C'est pourquoi je souhaite vous interroger sur les résultats des études sociologiques que vous avez pu mener auprès des publics que vous accueillez. En effet, pour assurer son développement et son ouverture, le Festival a fait le choix de l'excellence, de la créativité, du partage et de la transmission. En proposant à la fois le grand répertoire revisité, mais aussi des petites formes et des créations interculturelles, vous avez favorisé la création lyrique et le renouvellement d'un patrimoine savant souvent considéré comme élitiste.
D'après vous, l'action culturelle passe par l'élargissement du répertoire, la mise en oeuvre de nouveaux outils de communication, des actions de terrain, qui sont l'avenir et le gage de la pérennité d'un festival comme le vôtre. Quel bilan tirez-vous de cette action culturelle ? Les élèves des classes sensibilisées reviennent-ils avec leurs parents ? Comment aborder le virage du numérique pour l'opéra ? La politique tarifaire a-t-elle permis de diversifier votre public ? Le public qui assiste aux manifestations gratuites proposées dans la ville intègre-t-il ensuite les « murs » du Festival ?
Je souhaite également vous interroger sur les modes de financement du Festival. Pourriez-vous nous indiquer la structuration de vos ressources, leur répartition entre sources publiques et privées, l'intervention des différents échelons territoriaux et les résultats de la mise en oeuvre de partenariats et d'incitation au mécénat culturel ?

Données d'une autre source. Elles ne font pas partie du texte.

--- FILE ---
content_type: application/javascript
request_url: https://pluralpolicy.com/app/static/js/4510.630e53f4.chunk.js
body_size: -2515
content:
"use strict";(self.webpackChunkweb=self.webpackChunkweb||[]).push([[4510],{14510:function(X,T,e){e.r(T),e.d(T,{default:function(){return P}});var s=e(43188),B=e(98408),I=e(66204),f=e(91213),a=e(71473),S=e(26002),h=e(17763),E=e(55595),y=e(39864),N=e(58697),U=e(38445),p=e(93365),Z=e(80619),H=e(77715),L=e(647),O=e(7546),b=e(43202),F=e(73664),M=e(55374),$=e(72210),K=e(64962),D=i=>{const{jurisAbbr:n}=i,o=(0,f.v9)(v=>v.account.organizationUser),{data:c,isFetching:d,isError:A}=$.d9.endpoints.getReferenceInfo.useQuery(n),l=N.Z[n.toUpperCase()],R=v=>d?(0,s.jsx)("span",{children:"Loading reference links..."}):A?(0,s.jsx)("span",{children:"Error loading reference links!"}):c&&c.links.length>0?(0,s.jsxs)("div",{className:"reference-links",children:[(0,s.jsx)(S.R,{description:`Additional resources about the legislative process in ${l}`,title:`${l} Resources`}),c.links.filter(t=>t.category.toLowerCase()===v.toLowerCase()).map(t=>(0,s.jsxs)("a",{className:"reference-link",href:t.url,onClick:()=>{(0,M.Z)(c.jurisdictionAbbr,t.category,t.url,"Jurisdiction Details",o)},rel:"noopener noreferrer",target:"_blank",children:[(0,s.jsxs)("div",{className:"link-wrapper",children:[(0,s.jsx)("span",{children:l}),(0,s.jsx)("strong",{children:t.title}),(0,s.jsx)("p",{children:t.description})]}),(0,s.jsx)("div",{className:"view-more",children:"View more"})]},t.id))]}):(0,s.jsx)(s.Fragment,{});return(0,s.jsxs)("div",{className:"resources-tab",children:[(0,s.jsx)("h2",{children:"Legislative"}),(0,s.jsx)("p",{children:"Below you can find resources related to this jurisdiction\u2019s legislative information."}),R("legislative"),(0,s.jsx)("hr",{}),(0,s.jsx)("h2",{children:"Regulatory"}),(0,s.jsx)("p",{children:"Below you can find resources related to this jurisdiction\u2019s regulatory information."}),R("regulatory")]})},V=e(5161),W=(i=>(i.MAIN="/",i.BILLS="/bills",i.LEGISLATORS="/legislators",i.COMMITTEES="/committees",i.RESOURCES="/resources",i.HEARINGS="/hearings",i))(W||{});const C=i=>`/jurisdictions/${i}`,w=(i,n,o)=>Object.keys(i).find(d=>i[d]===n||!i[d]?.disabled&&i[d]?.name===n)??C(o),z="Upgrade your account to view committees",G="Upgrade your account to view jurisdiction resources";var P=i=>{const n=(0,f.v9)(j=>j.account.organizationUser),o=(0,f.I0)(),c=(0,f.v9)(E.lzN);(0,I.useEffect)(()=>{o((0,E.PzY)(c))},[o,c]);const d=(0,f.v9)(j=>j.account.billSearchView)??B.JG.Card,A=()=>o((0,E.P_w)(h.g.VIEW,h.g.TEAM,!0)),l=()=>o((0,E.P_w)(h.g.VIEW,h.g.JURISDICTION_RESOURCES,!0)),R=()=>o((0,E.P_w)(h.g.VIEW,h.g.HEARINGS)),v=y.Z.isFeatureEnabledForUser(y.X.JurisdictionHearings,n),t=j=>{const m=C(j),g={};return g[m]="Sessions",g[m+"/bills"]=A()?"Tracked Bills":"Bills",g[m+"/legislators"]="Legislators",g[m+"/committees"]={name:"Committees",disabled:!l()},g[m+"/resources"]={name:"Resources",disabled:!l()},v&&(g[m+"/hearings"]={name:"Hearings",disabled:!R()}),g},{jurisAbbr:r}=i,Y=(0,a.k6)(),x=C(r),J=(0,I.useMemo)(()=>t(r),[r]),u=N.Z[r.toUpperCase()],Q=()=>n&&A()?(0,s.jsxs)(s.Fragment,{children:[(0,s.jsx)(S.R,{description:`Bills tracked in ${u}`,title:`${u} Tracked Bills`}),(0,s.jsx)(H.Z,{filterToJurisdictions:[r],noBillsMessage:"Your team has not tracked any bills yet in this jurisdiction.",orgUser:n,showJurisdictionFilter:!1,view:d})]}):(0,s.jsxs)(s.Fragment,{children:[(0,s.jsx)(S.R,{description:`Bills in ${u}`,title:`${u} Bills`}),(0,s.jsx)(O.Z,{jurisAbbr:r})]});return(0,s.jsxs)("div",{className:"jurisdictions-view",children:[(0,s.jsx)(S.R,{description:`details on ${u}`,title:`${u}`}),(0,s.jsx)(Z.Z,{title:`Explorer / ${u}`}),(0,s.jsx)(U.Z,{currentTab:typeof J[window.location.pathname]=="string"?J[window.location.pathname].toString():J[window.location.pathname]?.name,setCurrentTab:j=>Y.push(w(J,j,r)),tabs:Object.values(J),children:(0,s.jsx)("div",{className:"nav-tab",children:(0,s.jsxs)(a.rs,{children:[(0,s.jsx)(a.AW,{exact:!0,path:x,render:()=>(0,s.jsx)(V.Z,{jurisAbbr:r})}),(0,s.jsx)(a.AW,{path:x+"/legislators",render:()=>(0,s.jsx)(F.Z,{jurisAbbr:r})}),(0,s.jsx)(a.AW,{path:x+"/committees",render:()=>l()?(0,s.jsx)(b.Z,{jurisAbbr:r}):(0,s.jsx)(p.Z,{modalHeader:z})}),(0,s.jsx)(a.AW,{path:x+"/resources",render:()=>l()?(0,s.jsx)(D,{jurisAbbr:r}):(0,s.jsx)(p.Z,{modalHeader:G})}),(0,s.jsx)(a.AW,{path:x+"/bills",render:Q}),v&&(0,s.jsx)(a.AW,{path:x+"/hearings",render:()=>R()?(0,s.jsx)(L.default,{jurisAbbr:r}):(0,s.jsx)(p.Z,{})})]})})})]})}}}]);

D'ailleurs, j'aurais aimé connaître votre avis sur les sous-commissions « Culture » des commissions territoriales de l'action publique (CTAP), réunions destinées à mettre tous les décideurs publics autour de la table pour évoquer l'aménagement culturel du territoire et le financement croisé des événements d'envergure territoriale.
La culture, c'est la vie, c'est le poumon d'un territoire, ce qui fait respirer le monde. Elle doit être partout, au coeur des territoires ruraux comme dans les quartiers les plus démunis. L'accès de tous à la culture passe donc par le rééquilibrage des territoires et sa diffusion « hors les murs » pour faciliter l'accès à des esthétiques d'exception. Le Festival d'Aix-en-Provence ne peut y échapper.
Je tiens à nouveau à vous féliciter pour l'approche active et engagée que vous nous avez proposée.